Canada, sometimes you suck something fierce: “Lyndon Dorval, a high school physics teacher in Edmonton who has been suspended for giving students zeroes on missed assignments/tests. (He actually does give them a chance to make up the work, but he enters a grade of zero until the assignment or test is completed.) This contravenes his school’s “no zero” policy, where teachers are expected to give students interim grades based on averages of any work students have turned in (i.e., not include any assignments the students have failed to do), and then pursue the students to turn in incomplete work by the end of the semester OR “find alternate ways…to show they know the material.” I don’t know what I would do to anybody who’d suggest I can’t give zeros for assignments that were never even handed in. Idiots.
When college graduates have to move back in with their parents, it’s not a cute new phenomenon. It’s a tragedy, you stupid jerkwad from the Washington Post. Believe somebody who comes from a culture where parents and adult children lived together as a norm.
This is the only kind of ice-cream that I like. Can anybody explain to me why I can’t find it anywhere in the US? I found something like it but it came in a big tub. It’s not the real thing, though, until it looks just like on the picture I linked to.
“There are certain issues where there is no middle ground: either the Biblical version of God exists or He doesn’t; either abortion is murder, or it’s not: either I am a person deserving the full range of Human Rights or I am not. You can whine all you like about my “black and white mentality,” but you know what? At least I’m not seeing the world in a single uniform, mushy shade of grey.” EXACTLY! I’ve been accused of “black and white mentality” too many times by people who are simply too stupid or to chicken to voice any opinion at all.
If you are past 40, play this fascinating game. I promise I’ll do it in 4 years.
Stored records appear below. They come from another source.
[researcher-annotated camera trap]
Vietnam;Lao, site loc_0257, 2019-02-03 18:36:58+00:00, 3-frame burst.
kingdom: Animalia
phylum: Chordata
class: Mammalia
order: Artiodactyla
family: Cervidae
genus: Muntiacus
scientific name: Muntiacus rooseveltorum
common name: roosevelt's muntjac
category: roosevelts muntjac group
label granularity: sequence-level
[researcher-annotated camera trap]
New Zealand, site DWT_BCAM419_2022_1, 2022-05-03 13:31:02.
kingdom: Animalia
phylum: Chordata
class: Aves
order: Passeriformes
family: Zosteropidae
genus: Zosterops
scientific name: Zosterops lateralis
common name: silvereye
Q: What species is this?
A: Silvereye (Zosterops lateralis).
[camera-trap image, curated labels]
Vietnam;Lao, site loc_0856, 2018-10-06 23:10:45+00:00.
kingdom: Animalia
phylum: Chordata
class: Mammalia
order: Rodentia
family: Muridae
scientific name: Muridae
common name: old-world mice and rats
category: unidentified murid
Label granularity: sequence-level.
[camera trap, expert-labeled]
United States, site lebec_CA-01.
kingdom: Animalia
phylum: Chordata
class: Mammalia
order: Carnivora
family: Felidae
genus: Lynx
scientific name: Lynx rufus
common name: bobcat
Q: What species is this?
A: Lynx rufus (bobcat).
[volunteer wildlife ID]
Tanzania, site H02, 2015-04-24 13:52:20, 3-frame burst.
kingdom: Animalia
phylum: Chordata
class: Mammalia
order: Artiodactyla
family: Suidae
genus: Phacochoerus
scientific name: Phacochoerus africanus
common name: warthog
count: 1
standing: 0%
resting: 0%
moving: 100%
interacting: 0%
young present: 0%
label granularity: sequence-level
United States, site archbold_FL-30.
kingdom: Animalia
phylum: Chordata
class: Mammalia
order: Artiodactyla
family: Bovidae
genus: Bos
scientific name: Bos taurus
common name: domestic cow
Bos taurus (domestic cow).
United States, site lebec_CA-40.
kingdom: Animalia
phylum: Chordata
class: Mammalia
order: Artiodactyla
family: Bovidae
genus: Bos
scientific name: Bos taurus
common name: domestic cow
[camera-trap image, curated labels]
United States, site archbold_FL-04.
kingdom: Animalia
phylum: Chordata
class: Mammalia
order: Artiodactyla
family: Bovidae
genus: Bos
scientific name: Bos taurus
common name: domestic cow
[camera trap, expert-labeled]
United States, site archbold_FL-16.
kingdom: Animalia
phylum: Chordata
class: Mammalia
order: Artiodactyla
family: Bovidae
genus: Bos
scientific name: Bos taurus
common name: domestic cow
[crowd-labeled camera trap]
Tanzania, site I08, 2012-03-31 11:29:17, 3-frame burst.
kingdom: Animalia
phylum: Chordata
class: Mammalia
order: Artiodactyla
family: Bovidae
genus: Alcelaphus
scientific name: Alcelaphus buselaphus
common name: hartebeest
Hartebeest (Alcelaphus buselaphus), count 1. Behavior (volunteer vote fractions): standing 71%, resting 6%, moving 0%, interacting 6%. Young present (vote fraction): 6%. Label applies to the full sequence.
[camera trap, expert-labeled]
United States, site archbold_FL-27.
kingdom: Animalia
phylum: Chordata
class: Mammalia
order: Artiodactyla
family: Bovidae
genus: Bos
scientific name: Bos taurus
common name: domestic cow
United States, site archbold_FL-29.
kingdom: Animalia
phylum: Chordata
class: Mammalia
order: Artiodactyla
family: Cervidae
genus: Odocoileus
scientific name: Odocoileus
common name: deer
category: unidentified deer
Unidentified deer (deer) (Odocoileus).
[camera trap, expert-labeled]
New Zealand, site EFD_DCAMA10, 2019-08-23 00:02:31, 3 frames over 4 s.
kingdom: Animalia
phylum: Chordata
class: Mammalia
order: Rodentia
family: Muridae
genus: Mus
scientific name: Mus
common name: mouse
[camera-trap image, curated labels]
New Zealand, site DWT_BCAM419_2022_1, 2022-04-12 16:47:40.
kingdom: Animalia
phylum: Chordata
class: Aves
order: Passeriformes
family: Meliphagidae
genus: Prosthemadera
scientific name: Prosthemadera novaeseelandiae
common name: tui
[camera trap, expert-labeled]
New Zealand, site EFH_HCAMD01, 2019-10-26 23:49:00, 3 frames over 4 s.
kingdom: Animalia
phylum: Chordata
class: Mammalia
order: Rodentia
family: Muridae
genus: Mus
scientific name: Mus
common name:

“If psychiatrists’ inability to agree among themselves on a diagnosis threatened to make them a laughing stock in the 1970s, the relabelling of a host of ordinary life events as psychiatric pathology now seems to promise more of the same. Social anxiety disorder, oppositional defiant disorder, school phobia, narcissistic and borderline personality disorders are apparently now to be joined by such things as pathological gambling, binge eating disorder, hypersexuality disorder, temper dysregulation disorder, mixed anxiety depressive disorder, minor neurocognitive disorder, and attenuated psychotic symptoms syndrome. Yet we are almost as far removed as ever from understanding the etiological roots of major psychiatric disorders, let alone these more controversial diagnoses (which many people would argue do not belong in the medical arena in the first place).”